"""
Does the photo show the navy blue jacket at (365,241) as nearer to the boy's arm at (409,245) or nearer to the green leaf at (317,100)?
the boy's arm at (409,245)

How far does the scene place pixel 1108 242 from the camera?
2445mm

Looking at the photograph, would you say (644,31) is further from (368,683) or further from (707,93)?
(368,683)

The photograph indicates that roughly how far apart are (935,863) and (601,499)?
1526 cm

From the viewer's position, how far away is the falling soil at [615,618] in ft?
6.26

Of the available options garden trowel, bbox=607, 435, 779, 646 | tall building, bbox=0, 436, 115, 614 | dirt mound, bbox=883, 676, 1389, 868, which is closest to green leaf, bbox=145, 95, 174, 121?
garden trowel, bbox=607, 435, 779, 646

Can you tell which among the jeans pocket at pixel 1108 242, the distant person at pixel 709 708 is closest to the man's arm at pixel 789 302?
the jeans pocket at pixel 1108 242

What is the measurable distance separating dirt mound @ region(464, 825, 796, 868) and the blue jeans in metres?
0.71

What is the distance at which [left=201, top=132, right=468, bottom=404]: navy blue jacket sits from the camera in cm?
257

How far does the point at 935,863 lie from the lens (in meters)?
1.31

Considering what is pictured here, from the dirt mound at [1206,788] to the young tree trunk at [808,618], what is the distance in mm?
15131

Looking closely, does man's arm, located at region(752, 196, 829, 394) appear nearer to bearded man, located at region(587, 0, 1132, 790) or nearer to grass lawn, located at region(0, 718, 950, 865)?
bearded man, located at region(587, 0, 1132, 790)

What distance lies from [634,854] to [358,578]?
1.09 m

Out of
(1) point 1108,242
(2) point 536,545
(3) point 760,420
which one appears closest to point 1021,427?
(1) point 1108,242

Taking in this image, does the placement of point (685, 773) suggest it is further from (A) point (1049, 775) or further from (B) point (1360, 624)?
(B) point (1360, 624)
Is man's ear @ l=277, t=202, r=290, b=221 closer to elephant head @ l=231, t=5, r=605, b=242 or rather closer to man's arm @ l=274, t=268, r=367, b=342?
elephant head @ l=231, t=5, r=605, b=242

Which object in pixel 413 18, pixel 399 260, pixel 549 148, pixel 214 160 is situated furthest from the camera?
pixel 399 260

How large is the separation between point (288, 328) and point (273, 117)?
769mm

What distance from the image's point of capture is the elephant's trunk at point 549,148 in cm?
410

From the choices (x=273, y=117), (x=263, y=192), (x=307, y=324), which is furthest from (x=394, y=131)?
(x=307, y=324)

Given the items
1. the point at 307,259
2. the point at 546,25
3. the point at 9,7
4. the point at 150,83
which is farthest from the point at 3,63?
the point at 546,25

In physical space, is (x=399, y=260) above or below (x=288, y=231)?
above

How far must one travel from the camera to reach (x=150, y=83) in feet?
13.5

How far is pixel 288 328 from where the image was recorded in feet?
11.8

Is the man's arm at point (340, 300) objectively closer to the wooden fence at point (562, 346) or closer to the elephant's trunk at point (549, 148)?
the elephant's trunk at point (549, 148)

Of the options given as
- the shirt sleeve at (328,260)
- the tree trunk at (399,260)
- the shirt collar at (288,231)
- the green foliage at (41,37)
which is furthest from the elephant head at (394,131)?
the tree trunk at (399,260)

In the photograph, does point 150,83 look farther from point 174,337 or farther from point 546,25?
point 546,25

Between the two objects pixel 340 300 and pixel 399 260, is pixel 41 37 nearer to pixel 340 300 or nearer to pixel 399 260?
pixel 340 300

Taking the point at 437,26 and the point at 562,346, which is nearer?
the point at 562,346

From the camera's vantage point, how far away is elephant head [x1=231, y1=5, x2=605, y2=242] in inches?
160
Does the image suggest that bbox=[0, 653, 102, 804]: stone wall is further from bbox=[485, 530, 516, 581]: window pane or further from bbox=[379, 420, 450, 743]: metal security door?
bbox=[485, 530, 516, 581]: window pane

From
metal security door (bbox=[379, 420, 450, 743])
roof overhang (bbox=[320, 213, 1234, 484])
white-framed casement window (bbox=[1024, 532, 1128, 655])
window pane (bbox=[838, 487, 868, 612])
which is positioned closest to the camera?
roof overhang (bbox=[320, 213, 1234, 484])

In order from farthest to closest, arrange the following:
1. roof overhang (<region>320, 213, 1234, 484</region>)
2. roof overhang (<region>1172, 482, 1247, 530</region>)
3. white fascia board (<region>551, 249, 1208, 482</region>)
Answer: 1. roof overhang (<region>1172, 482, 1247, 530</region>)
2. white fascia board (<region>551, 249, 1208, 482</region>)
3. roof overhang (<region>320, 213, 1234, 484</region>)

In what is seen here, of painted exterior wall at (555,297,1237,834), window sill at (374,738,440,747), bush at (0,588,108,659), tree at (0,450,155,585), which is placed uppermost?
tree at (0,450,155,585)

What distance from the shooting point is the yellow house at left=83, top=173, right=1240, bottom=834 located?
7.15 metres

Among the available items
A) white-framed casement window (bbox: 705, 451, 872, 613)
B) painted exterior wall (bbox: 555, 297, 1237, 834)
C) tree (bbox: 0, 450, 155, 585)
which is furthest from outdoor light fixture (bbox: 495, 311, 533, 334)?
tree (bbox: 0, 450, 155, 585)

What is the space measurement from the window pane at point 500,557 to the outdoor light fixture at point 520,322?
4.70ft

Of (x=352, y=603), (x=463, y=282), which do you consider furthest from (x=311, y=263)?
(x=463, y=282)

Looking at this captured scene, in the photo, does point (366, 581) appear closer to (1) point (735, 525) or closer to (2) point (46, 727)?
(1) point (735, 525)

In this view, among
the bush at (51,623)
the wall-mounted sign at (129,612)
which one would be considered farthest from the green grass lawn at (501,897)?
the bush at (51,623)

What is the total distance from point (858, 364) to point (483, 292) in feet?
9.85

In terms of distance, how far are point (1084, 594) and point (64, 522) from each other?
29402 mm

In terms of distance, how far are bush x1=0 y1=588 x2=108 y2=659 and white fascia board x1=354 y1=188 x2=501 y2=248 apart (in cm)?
"""
> [Prompt]
Update the rows in the stretch from the line containing "What distance from the shooting" through the line containing "7.15 metres" so that "shooting point" becomes "camera", keeping every other part unchanged, and give back only those lines.

> [Full output]
What distance from the camera is the yellow house at left=83, top=173, right=1240, bottom=834 located?
7.15 metres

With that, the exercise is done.